The peer-to-peer file-swapping wars have reportedly reached Sweden: A proposed law to ban swapping of copyrighted material online without paying royalties is said to have raised tensions in a country where legal loopholes are believed to make it hard, if not impossible, to stop file swapping.
Published reports April 3 indicated the Swedish government and entertainment industries are anxious to prosecute Internet file swappers, as the U.S. film and music industries have attempted, but some in the Scandinavian country say implementing such a law would be highly doubtful.
"There is an incredibly tense atmosphere here,” said Swedish Antipiracy Agency legal cousel Henrik Ponten to the French news wire Agence France-Presse. “I have had a number of threats made against me personally.” His group, in fact, has already begun trying to crack down on file swapping through “the foggy framework” of current Swedish copyright law, AFP reported.
"We want to cure the lack of clarity in the law so that regular people know" which material is legal and which illegal, Justice Minister Thomas Bodstreom told Expressen in March about the proposed law.
The Swedish music industry sings a tune similar to that sung by the Recording Industry Association of America, claiming Swedish record industry revenues have fallen 30 percent since 2001, according to Lars Gustafsson, the chief executive of Sweden’s branch of the International Federation of the Phonograph Industry. Gustafsson said that “at least part” of the fall was due to illegal music downloading.

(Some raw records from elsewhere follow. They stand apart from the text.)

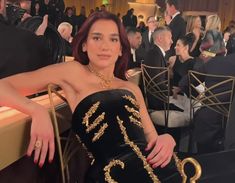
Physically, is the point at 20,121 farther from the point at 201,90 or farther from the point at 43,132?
the point at 201,90

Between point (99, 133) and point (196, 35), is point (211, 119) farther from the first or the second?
point (196, 35)

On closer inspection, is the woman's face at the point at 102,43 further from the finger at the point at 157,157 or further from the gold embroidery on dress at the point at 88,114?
the finger at the point at 157,157

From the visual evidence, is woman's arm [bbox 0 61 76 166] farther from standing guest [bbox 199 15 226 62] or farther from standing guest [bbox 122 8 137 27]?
standing guest [bbox 122 8 137 27]

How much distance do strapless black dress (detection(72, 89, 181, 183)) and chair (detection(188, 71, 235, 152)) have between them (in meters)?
1.50

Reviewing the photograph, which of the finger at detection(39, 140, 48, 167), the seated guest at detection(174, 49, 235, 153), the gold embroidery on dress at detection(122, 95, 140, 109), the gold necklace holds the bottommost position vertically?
the seated guest at detection(174, 49, 235, 153)

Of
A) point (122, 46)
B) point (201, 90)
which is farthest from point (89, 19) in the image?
point (201, 90)

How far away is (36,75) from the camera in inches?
49.7

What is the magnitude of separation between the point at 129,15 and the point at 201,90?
693 cm

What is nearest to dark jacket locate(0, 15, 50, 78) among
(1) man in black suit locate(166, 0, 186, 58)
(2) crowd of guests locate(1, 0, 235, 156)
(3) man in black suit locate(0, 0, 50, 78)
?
(3) man in black suit locate(0, 0, 50, 78)

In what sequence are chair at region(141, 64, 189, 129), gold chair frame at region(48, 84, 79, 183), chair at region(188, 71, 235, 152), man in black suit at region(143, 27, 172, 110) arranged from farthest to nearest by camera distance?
1. man in black suit at region(143, 27, 172, 110)
2. chair at region(141, 64, 189, 129)
3. chair at region(188, 71, 235, 152)
4. gold chair frame at region(48, 84, 79, 183)

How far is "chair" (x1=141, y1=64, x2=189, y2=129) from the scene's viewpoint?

Ponten said online piracy in Sweden outpaces such activities in any other European country. He said at least 500,000 of Sweden’s 9 million residents use peer-to-peer file swapping programs to get and post films, music, and computer games online, with about 15 million such illegal copies downloaded annually.
Three Swedish opposition political parties have pledged to vote against the proposed law when it comes to parliamentary debate May 25, AFP reported. "Why should we criminalize the downloaders?” asked Johan Linder, a Member of Parliament for the Center Party. “It is often impossible for people to know whether what they see on the Internet has been put there legally or illegally.”